Although Vietnam remains close to Russia, its semiconductor manufacturing is directly controlled by foreign investors. Intel, which is amongst the most prestigious foreign investors in the country, made an additional $475 million investment in 2021; bringing their total investment to $1.5 billion. As companies continue to decouple from China, Vietnam is eager to increase high-tech manufacturing and is cognizant of the costs of trying to evade sanctions on Russia.
But Russia is desperate to revive its manufacturing and, as the war drags on, it will try to get countries to evade sanctions and/or use straw purchasers.
Countries including Indonesia that are hard-hit from soaring energy prices have already looked to Russia for below market energy supplies. Jokowi’s trip to Moscow and his defiant willingness to include President Putin at the G-20 summit in Indonesia in November, are clearly intended to curry favor with Moscow for narrow economic gain.
Indonesia’s leadership seems unable to grasp the fact that soaring food and energy prices that are hitting the public so hard have been caused by Russia’s illegal war of aggression.
And sadly they are not alone in Southeast Asia, where the governments continue to view the war in Ukraine as a remote European crisis that doesn’t impact them or have other geo-strategic implications for the region.
Southeast Asian countries can profess their neutrality, but actively abetting Russia’s war machine will have consequences, as the United States and European Union seek to escalate the economic pressure on Moscow.
In March 2022, the U.S. Department of the Treasury imposed a new round of sanctions that targeted Russia’s tech sector, including their largest chip maker, Mikron, as well as two firms that are large importers of dual-use technology, Serniya Engineering and Sertal.

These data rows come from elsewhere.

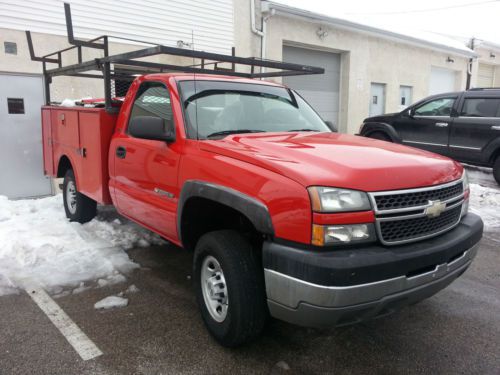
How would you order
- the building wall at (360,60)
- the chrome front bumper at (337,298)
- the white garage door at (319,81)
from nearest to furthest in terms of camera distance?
the chrome front bumper at (337,298) < the building wall at (360,60) < the white garage door at (319,81)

Amongst the sanctioned firms was Alexsong Pte Ltd, a Singapore-based front company for facilitating Serniya’s transactions. Another Russian front company in Singapore, MGI PTE LTD, was added to the Office of Foreign Asset Control’s SDN listing in April.
Previously the Treasury Department has targeted a Kremlin insider’s operations in Thailand. The U.S. government has made the targeting efforts by Russia to evade sanctions a top priority.
Endemic corruption and policies that promote economic growth over all else across Southeast Asia will facilitate Russian attempts to evade sanctions. And should the United States slip into recession, there will be a much greater financial incentive for manufacturers in Southeast Asia to increase their sales to a Russia, with plenty of cash on hand.
Zachary Abuza is a professor at the National War College in Washington and an adjunct at Georgetown University. The views expressed here are his own and do not reflect the position of the U.S. Department of Defense, the National War College, Georgetown University or Radio Free Asia.